━━━ Trecho do documento ━━━

Carambeí mal acordava na segunda-feira e já se deparava com mais uma crise para administrar. Quase um ano atrás, este pacato município de 22 mil habitantes, colonizado por holandeses, entrava no imaginário popular nacional pelas acusações da existência de papelão na salsicha produzida pela BRF na cidade, trazida à tona pela primeira Operação Carne Fraca.

 

Investigações posteriores esclareceram: por um equívoco, os saquinhos plásticos que costumam resguardar as salsichas haviam acabado - e o diretor industrial da unidade na época sugeriu, em conversa gravada pela PF, que elas então fossem diretamente para a embalagem final de papelão. A confusão chamuscou a BRF e concorrentes envolvidos na operação por outras questões. O consumidor entrou em pânico com a alardeada falta de sanidade. O mercado brasileiro de carnes foi fechado temporariamente no exterior. Mas a ação atrapalhada da PF também sinalizou problemas de gestão em Carambeí, aparentemente pontuais.

 

Carlos Bonfim teve seu celular confiscado nesta semana devido à deflagração da nova fase da Carne Fraca. Denominada "Trapaça", a ação agora envolve ocorrências de salmonela que teriam sido, segundo os fiscais agropecuários, deliberadamente ocultadas pelo alto escalão da BRF.

 

Uma reunião no sindicato rural de Castro foi realizada na quarta-feira. Integrados considerados influenciadores no setor compareceram para ouvir as explicações do fiscal Antonio Carlos Prestes Pereira. Responsável pela fiscalização da planta da BRF em Carambeí, ele tentou acalmar os ânimos dos 18 presentes. A primeira informação foi a de que não havia motivos para retirar o SIF (e a consequente paralisação do abate). Depois detalhou o passo a passo das investigações. E por que, afinal, a BRF era de novo alvo da PF.

━━━

● **Tarefa**: Passe para o inglês esta frase do texto sobre a Operação Carne Fraca: "O mercado brasileiro de carnes foi fechado temporariamente no exterior."

━━━ Dados brutos ━━━

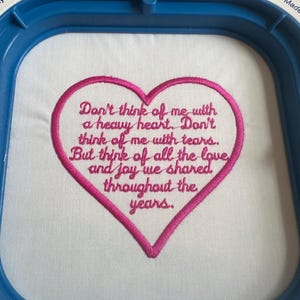 Op de afbeelding: Geborduurd hartvormig ontwerp met de tekst "Denk niet aan mij met een zwaar hart. Denk niet aan mij met tranen. Maar denk aan al de liefde en vreugde die we in de loop der jaren hebben gedeeld."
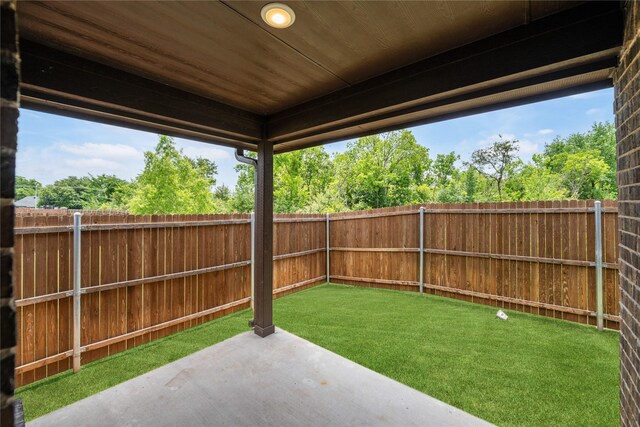 2627 Askern Ct, Grand Prairie, TX 75052 - fenced backyard with a patio area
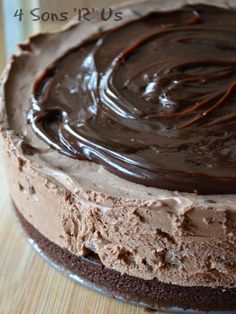 a chocolate cake with frosting on a wooden table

━━━

● **Espaço da resposta**: The Brazilian meat market was temporarily closed abroad.